**TASK STATEMENT:** Which lines of the records below contain the word "folded"? Collect each of those lines in full.

**DATA ROWS:**
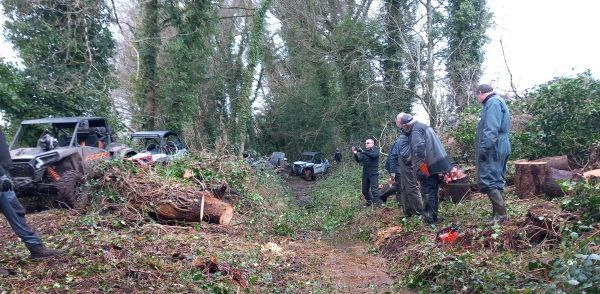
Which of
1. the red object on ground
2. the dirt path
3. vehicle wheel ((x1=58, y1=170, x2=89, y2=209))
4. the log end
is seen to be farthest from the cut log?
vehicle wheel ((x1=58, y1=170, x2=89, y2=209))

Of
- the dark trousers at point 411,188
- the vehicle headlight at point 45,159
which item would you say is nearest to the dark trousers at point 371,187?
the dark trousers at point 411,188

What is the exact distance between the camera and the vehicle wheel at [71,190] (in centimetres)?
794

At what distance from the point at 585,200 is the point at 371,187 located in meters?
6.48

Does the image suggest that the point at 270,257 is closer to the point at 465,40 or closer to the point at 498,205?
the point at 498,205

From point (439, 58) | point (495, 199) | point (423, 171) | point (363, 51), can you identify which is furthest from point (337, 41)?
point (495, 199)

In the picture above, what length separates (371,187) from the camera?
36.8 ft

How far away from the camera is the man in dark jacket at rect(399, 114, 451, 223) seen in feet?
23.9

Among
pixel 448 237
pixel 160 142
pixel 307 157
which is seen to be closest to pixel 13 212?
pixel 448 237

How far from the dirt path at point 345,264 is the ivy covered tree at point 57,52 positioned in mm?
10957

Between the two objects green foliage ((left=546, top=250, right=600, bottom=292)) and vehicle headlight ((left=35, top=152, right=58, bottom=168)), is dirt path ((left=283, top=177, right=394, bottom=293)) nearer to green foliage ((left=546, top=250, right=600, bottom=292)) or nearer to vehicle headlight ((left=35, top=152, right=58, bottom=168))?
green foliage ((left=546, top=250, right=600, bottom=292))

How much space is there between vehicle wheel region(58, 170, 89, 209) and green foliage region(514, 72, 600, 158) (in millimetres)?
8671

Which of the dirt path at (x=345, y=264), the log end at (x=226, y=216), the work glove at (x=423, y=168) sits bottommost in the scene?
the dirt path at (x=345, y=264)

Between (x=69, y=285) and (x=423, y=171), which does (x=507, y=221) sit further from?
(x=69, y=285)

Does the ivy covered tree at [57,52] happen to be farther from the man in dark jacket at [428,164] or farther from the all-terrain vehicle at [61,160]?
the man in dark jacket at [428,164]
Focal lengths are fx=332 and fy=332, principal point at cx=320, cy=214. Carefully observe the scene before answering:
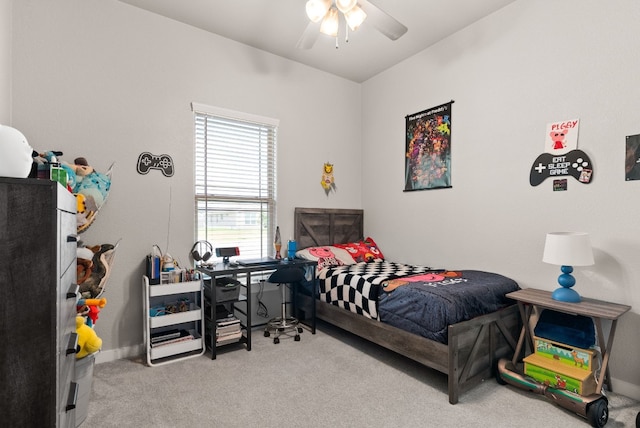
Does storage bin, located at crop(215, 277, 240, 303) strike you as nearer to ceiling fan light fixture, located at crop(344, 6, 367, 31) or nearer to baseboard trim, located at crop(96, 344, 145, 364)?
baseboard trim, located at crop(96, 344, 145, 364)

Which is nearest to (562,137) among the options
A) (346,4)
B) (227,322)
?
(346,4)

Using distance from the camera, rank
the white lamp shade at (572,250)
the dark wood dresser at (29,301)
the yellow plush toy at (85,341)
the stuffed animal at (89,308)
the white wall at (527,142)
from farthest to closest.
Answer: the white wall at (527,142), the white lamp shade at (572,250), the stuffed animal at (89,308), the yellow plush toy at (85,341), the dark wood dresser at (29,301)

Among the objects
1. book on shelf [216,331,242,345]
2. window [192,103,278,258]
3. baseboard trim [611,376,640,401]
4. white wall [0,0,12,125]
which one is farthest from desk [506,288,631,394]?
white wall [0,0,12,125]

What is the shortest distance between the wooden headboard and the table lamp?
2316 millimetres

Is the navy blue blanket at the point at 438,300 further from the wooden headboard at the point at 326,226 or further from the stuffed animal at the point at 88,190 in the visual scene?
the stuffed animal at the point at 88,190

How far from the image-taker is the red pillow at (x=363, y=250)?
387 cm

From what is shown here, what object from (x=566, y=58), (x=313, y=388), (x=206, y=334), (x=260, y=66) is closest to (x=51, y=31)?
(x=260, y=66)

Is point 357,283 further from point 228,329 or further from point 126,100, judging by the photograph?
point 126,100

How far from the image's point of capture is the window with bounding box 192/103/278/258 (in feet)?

--

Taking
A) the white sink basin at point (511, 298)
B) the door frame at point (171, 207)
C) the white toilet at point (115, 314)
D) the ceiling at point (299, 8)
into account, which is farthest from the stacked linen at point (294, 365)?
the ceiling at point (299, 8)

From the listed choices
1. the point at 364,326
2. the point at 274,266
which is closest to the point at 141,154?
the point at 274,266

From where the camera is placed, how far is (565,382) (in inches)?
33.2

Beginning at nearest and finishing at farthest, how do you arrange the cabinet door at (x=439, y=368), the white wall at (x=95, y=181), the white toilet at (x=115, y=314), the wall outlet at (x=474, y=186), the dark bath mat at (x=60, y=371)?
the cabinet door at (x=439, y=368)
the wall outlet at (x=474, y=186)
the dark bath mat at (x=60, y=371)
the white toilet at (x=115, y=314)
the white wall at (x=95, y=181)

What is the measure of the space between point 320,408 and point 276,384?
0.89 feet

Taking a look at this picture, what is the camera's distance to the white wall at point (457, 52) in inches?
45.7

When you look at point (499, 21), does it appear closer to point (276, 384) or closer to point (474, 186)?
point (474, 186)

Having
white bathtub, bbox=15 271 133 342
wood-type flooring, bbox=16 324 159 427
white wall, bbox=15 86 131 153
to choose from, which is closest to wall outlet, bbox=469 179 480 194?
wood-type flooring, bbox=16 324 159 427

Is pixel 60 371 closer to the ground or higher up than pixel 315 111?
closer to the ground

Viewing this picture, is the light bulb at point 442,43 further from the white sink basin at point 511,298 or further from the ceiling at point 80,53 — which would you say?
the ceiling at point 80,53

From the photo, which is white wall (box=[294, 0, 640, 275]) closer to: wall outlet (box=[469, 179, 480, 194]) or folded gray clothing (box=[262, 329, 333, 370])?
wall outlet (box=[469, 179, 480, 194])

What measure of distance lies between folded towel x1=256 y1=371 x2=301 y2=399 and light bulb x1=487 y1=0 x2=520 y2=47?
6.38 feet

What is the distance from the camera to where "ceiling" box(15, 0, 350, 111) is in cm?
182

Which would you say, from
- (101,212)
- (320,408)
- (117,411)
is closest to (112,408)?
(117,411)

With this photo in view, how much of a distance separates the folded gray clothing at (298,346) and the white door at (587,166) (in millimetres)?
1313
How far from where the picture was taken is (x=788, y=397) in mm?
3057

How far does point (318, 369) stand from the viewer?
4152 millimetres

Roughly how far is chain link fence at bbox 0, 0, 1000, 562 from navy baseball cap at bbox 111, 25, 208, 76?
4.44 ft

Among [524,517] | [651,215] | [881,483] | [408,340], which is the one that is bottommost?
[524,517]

**ANSWER TO THE EXERCISE:**
From the photo, which is white wall (box=[294, 0, 640, 275]) closer to: wall outlet (box=[469, 179, 480, 194]) or folded gray clothing (box=[262, 329, 333, 370])?
What measure of distance lies between folded towel x1=256 y1=371 x2=301 y2=399 and light bulb x1=487 y1=0 x2=520 y2=47?
With this photo in view, how much of a distance separates the folded gray clothing at (298,346) and the white door at (587,166) (in millimetres)?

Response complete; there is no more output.